#### [Extracted data entries]
○ ○ ○ ○ ○ ○ ○

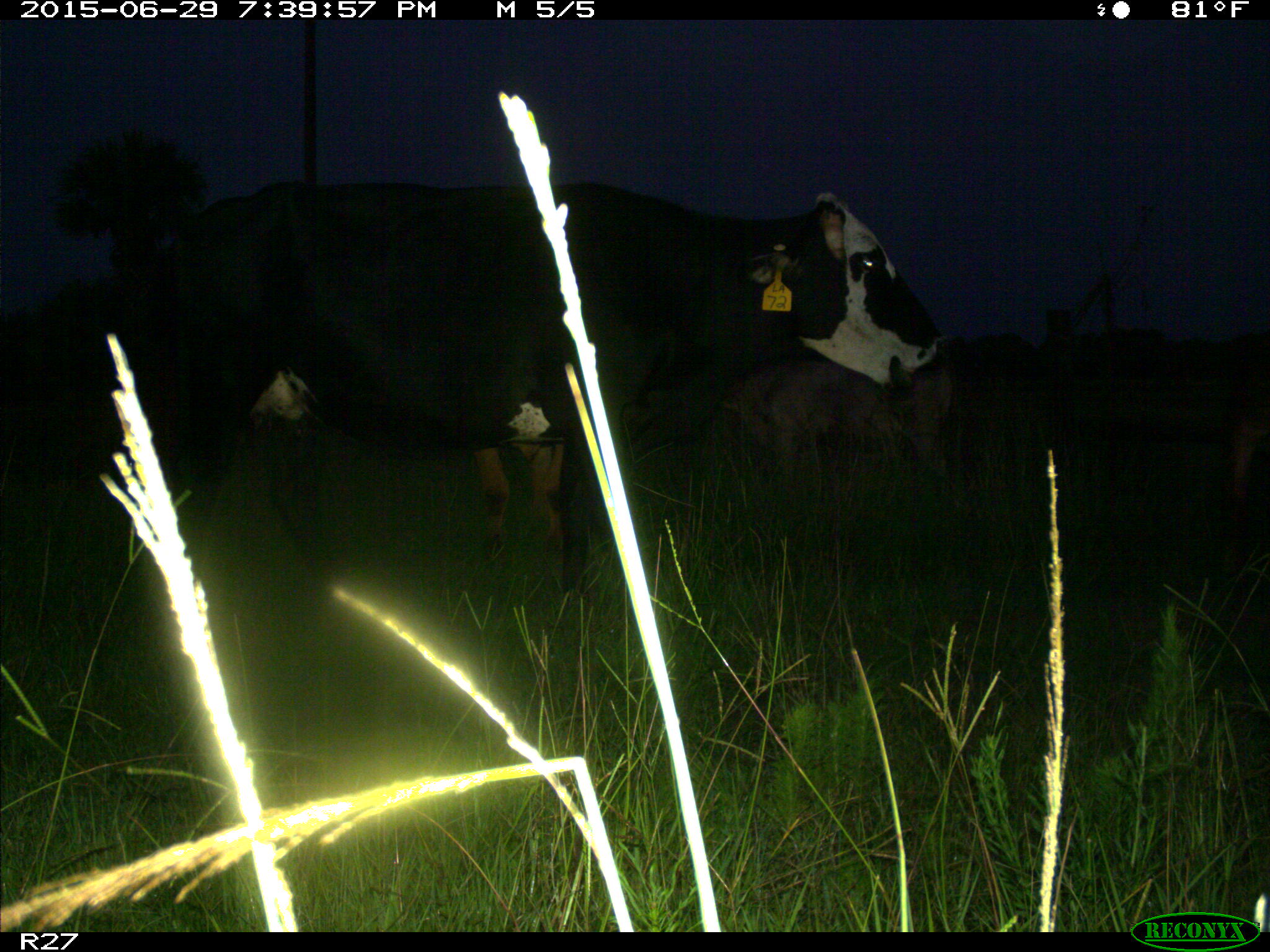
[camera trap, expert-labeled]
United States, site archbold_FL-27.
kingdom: Animalia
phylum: Chordata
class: Mammalia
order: Artiodactyla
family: Bovidae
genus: Bos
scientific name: Bos taurus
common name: domestic cow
Bos taurus (domestic cow).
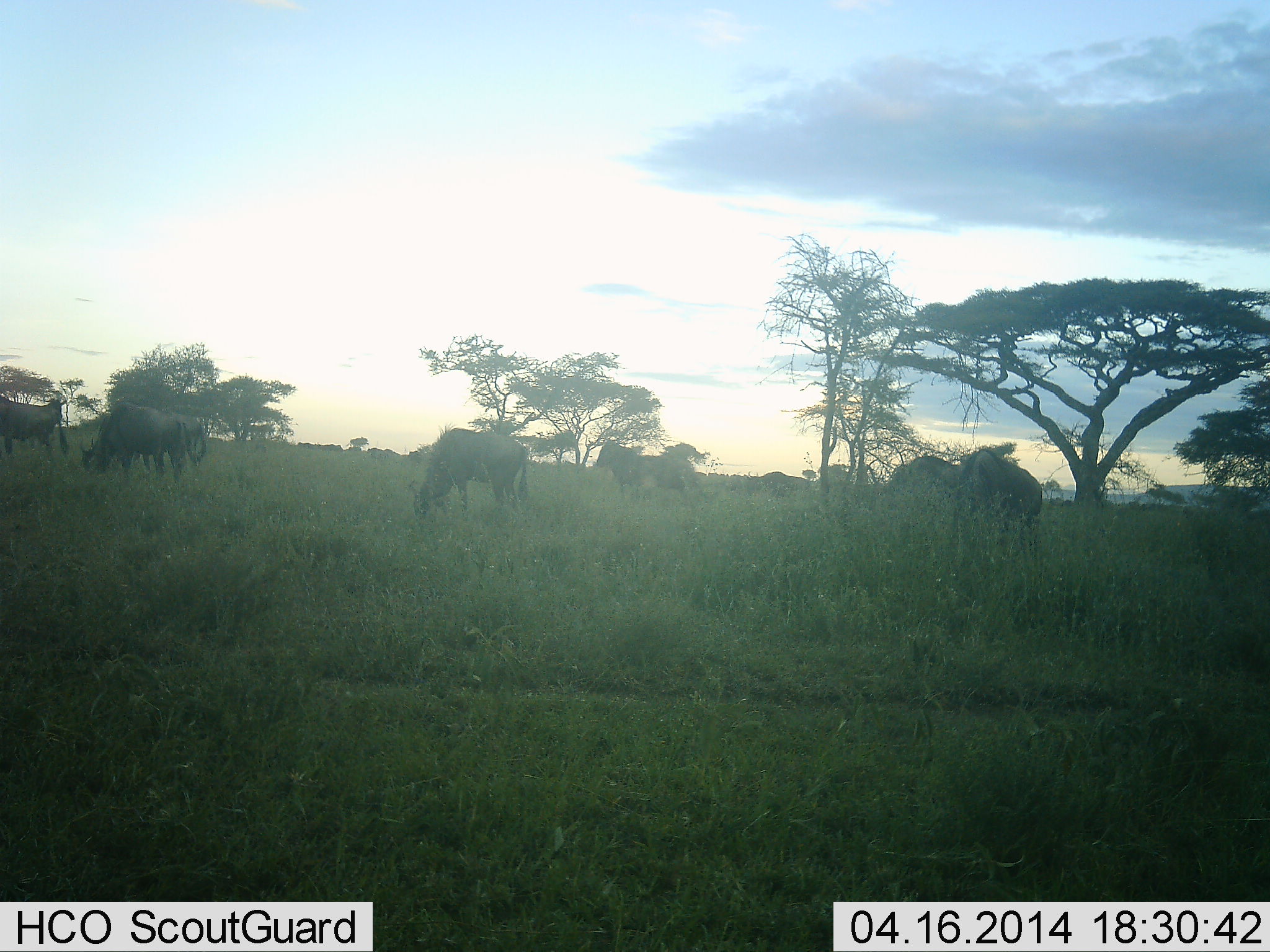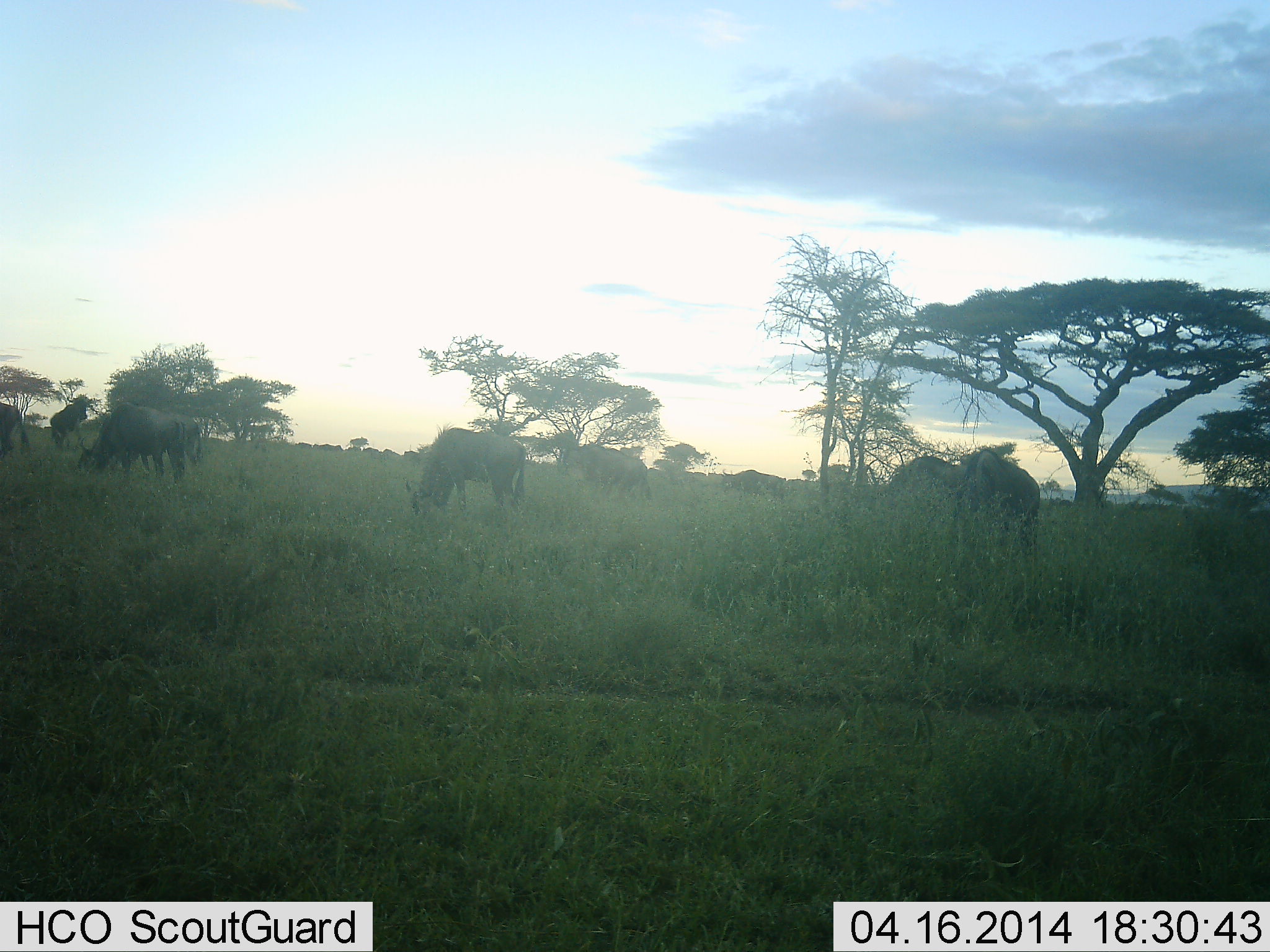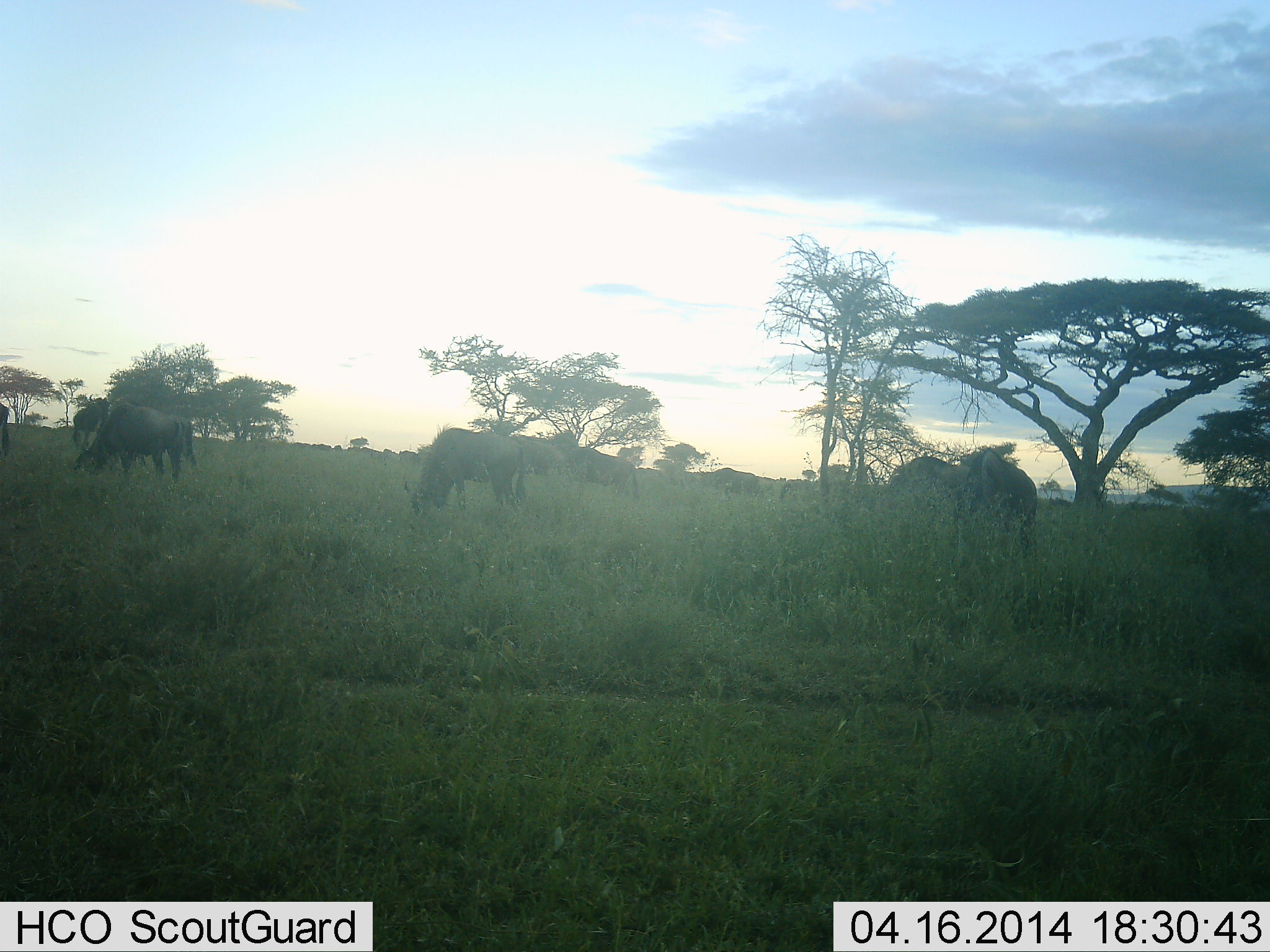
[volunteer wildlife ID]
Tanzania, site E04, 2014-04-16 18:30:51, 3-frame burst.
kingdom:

○ ○ ○ ○ ○ ○ ○

#### [About this task]
What you produce should repeat the data word for word while omitting all images.

#### [Answer space]
[camera trap, expert-labeled]
United States, site archbold_FL-27.
kingdom: Animalia
phylum: Chordata
class: Mammalia
order: Artiodactyla
family: Bovidae
genus: Bos
scientific name: Bos taurus
common name: domestic cow
Bos taurus (domestic cow).
[volunteer wildlife ID]
Tanzania, site E04, 2014-04-16 18:30:51, 3-frame burst.
kingdom:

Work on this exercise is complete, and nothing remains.